Will Ottawa sign on to Toronto and Ontario's new deal?
CBC
This week, city councillors will dig into the new deal Toronto reached with the province, but experts say questions remain over whether Ottawa will provide billions more in financial relief.
Mayor Olivia Chow set the stage for this week's council debate at a recent Executive Committee meeting. Council must now endorse the terms of the deal and direct staff to execute it.
That will also involve passing on an expensive list of requests — totalling $2.7 billion — to the federal government, which is not a party in the new deal. However, hundreds of millions of dollars that Ontario has committed to Toronto are contingent on Ottawa contributing matching dollars.
"So, you've heard this before, and you're going to hear it again," Chow said last week.
"We are needing the federal government to step up. If the federal government doesn't step up, we are still in trouble."
Chow and Ford announced the new deal at Queen's Park late last month, unveiling a package of spending commitments to help Toronto. Key to the deal is Ontario's upload of the Gardiner Expressway and Don Valley Parkway, which could provide up to $6.5 billion in spending relief to the city over the next decade.
The province has also promised to spend $758 million on new subway cars and $600 million over three years for shelter support. That funding is contingent on matching dollars arriving from the federal government.
The deal makes a number of pointed requests of the Trudeau government, ranging from more funding for flood protection in East Harbour to wiping out the city's debt from 2022 COVID-19 expenses. The term sheet also requests $853 million in support for asylum seekers and refugees and $675 million to build more beds in the city's homeless shelters.
"I'm sort of mystified that Doug Ford has come to the city's rescue but the federal government, which tends to be a lot friendlier towards Toronto, is still missing an action," said John Filion, a former councillor.
"We need a lot more from the federal government," Filion said.
"Toronto's the largest city in Canada. The federal government needs to be more involved."

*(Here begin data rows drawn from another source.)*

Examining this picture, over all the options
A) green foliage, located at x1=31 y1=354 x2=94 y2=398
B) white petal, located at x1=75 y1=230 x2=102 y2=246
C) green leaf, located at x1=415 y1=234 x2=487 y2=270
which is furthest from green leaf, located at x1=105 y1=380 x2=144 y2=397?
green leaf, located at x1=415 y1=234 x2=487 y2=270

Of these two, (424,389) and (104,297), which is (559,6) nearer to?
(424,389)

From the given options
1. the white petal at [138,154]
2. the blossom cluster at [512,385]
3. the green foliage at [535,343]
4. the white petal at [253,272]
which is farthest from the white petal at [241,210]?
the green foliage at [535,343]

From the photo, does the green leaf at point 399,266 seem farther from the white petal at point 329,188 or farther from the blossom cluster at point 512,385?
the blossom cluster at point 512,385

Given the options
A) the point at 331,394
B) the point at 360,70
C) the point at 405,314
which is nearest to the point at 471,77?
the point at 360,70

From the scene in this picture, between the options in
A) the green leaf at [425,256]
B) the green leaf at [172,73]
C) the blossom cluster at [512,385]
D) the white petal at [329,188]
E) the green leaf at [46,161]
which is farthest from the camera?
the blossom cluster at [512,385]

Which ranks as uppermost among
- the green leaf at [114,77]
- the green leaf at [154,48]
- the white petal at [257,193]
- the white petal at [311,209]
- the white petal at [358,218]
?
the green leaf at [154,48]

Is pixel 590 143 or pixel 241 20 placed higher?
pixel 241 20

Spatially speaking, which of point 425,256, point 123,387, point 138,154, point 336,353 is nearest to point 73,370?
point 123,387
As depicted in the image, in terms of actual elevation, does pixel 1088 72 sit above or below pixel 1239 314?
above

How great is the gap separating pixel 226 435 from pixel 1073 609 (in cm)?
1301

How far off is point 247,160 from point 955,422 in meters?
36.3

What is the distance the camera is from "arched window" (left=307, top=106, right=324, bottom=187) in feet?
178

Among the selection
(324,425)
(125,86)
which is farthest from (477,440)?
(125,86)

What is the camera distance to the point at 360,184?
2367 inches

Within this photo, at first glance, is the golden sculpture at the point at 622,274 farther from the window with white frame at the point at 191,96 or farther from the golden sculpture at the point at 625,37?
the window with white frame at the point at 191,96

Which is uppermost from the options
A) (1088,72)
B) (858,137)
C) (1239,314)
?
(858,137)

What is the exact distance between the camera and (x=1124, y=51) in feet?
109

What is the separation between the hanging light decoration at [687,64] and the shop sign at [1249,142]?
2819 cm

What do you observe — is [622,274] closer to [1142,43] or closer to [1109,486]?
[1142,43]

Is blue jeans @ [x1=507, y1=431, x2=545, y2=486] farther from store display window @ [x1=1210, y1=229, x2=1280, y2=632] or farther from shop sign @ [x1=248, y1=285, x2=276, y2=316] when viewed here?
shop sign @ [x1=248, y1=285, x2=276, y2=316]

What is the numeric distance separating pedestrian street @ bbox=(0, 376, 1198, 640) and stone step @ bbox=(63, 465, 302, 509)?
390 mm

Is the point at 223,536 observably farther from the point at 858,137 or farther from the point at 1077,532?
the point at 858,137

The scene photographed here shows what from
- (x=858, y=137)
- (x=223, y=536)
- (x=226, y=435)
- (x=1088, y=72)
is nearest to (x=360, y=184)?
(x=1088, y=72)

The federal government was at the table as an observer over the past several months, as Toronto and Ontario hammered out this deal, said former councillor Joe Mihevc. He sa says it could be difficult for Ottawa to not make a contribution.
"I think it would be politically unwise for the federal government not to follow suit," he said.
Even this freshly inked deal may not be enough to motivate Ottawa, said York University public policy professor Zac Spicer. Targeted funding to support refugee settlement could be in the cards, he said, but that might be all.